What to do: Could you copy the Pelham Conservation Commission meeting minutes below word for word, in full?

TOWN OF PELHAM, N.H.

CONSERVATION COMMISSION MEETING

6 MAIN STREET

PELHAM, NH 03076-3723

 

 

MEETING OF DECEMBER 12, 2001                NOT APPROVED

 

 

Members Present:

 

Christian Montminy, Sandy Kupcho, Frank Culbert, Sanja Kakkard, Marc Duquette and Robert Yarmo, Chairman

 

Meeting opened at 7:35 with Robert Yarmo presiding.  Chairman Yarmo read the RSA relative to law that governs the Conservation Commission.

 

Postponement: Map 12, Lot 44, Hart, Jordan & White, Shepard Rd/Mulberry Lane

Proposed 28 Lot Subdivision. (Case heard on 3/13/02).

 

Map 5, Lots 104, 113, 115 – Sousa Realty and Development, Proposed 20 Lot Subdivision

 

Presenting the case for Sousa Realty and Development is Tony Basso, Engineer of Hanner-Swanson Engineering.  This case was before the board approximately 3 months ago for discussion.  The subdivision is for 20 lots at the end of Lawrence Corner Road. A loop is planned for the 46-acre development.  The proposed lots range from 1 acre to as many as 9 acres.  There are two (2) wetlands crossing impacts:  (a) 2,075 sq. ft, (b) 6,275 sq. ft. There was a site walk done on Saturday.  This case has been to the Planning Board once, the application has been accepted but there is a need to come before the Conservation Commission because a dredge and fill permit has been applied for.

Data shown:
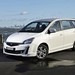 2013 Proton FZ Exora GXR: white front quarter at beach (Australia)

Result for this exercise:
TOWN OF PELHAM, N.H.

CONSERVATION COMMISSION MEETING

6 MAIN STREET

PELHAM, NH 03076-3723

 

 

MEETING OF DECEMBER 12, 2001                NOT APPROVED

 

 

Members Present:

 

Christian Montminy, Sandy Kupcho, Frank Culbert, Sanja Kakkard, Marc Duquette and Robert Yarmo, Chairman

 

Meeting opened at 7:35 with Robert Yarmo presiding.  Chairman Yarmo read the RSA relative to law that governs the Conservation Commission.

 

Postponement: Map 12, Lot 44, Hart, Jordan & White, Shepard Rd/Mulberry Lane

Proposed 28 Lot Subdivision. (Case heard on 3/13/02).

 

Map 5, Lots 104, 113, 115 – Sousa Realty and Development, Proposed 20 Lot Subdivision

 

Presenting the case for Sousa Realty and Development is Tony Basso, Engineer of Hanner-Swanson Engineering.  This case was before the board approximately 3 months ago for discussion.  The subdivision is for 20 lots at the end of Lawrence Corner Road. A loop is planned for the 46-acre development.  The proposed lots range from 1 acre to as many as 9 acres.  There are two (2) wetlands crossing impacts:  (a) 2,075 sq. ft, (b) 6,275 sq. ft. There was a site walk done on Saturday.  This case has been to the Planning Board once, the application has been accepted but there is a need to come before the Conservation Commission because a dredge and fill permit has been applied for.